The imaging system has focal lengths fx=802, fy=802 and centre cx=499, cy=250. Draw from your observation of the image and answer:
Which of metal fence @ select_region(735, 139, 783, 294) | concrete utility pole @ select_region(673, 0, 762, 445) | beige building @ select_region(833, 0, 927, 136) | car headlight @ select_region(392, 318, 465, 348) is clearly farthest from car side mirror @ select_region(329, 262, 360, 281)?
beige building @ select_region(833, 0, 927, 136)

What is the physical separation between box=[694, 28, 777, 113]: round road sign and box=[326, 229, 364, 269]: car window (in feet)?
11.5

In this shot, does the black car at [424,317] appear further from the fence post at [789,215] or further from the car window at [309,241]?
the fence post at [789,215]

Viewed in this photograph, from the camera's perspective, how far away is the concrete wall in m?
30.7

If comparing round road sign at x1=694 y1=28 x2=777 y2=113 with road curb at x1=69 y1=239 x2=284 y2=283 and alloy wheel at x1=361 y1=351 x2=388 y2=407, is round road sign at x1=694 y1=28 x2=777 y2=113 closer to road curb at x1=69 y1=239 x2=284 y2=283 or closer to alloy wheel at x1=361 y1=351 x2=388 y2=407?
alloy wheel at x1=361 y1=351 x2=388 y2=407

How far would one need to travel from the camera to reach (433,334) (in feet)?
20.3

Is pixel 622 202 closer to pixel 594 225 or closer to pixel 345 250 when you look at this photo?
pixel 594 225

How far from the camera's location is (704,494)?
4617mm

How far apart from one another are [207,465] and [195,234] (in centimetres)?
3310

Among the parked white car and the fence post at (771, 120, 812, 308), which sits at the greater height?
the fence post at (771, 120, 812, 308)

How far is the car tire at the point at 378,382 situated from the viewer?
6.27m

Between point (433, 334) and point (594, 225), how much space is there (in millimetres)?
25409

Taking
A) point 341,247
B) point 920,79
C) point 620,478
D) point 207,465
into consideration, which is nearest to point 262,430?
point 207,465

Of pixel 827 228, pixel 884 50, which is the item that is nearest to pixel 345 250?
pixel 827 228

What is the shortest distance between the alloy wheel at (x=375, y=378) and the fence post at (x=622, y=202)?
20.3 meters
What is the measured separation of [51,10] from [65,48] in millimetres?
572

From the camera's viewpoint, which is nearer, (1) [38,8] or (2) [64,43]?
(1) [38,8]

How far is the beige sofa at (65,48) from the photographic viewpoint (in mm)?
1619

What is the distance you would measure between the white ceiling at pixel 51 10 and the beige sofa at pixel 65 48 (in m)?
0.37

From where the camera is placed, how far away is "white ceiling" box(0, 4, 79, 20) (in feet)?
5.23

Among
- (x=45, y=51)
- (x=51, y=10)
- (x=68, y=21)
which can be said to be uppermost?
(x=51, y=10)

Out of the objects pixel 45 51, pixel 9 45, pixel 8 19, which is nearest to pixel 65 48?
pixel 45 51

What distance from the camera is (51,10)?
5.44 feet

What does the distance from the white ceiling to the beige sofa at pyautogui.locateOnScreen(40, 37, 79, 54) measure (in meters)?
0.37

### Consegna
Sostituisci "beige sofa" con "beige couch" in tutto il materiale, lasciando invariato ogni altro elemento del testo.

### Soluzione
The imaging system has focal lengths fx=802, fy=802 and centre cx=499, cy=250. Draw from your observation of the image and answer:
Which of metal fence @ select_region(735, 139, 783, 294) | concrete utility pole @ select_region(673, 0, 762, 445) | beige building @ select_region(833, 0, 927, 136) | car headlight @ select_region(392, 318, 465, 348) is clearly farthest from car side mirror @ select_region(329, 262, 360, 281)?
beige building @ select_region(833, 0, 927, 136)

What is the physical separation between box=[694, 28, 777, 113]: round road sign and box=[326, 229, 364, 269]: car window (in feet)?
11.5

In this shot, does the black car at [424,317] appear further from the fence post at [789,215] or further from the car window at [309,241]?
the fence post at [789,215]

Viewed in this photograph, from the camera's perspective, how far away is the concrete wall in m?
30.7

If comparing round road sign at x1=694 y1=28 x2=777 y2=113 with road curb at x1=69 y1=239 x2=284 y2=283 and alloy wheel at x1=361 y1=351 x2=388 y2=407, is round road sign at x1=694 y1=28 x2=777 y2=113 closer to road curb at x1=69 y1=239 x2=284 y2=283 or closer to alloy wheel at x1=361 y1=351 x2=388 y2=407?
alloy wheel at x1=361 y1=351 x2=388 y2=407

How far would one need to travel from the camera to reach (433,334) (in feet)?
20.3

Is pixel 622 202 closer to pixel 594 225 or closer to pixel 345 250 when you look at this photo?
pixel 594 225

How far from the camera's location is (704,494)?
4617mm

How far apart from one another are [207,465] and [195,234] (in centimetres)?
3310

Among the parked white car and the fence post at (771, 120, 812, 308), which sits at the greater height?
the fence post at (771, 120, 812, 308)

How far is the car tire at the point at 378,382 situated from the viewer?
6.27m

Between point (433, 334) and point (594, 225), how much space is there (in millimetres)?
25409

Taking
A) point 341,247
B) point 920,79
C) point 620,478
D) point 207,465
into consideration, which is nearest to point 262,430?
point 207,465

Of pixel 827 228, pixel 884 50, which is the item that is nearest to pixel 345 250?
pixel 827 228

What is the shortest distance between the alloy wheel at (x=375, y=378) and the fence post at (x=622, y=202)?
20.3 meters
What is the measured separation of [51,10] from [65,48] in millimetres?
572

From the camera's viewpoint, which is nearer, (1) [38,8] or (2) [64,43]?
(1) [38,8]

How far is the beige couch at (65,48) from the photographic viewpoint (in mm)?
1619

What is the distance you would measure between the white ceiling at pixel 51 10 and the beige couch at pixel 65 48 (in m)?
0.37

From where the camera is placed, how far away is "white ceiling" box(0, 4, 79, 20) (in feet)?
5.23

Among
- (x=45, y=51)
- (x=51, y=10)
- (x=68, y=21)
which can be said to be uppermost?
(x=51, y=10)

Out of the objects pixel 45 51, pixel 9 45, pixel 8 19, which is nearest to pixel 65 48?
pixel 45 51

What distance from the camera is (51,10)?
5.44 feet

What does the distance from the white ceiling to the beige couch at pyautogui.locateOnScreen(40, 37, 79, 54) measure (in meters)?
0.37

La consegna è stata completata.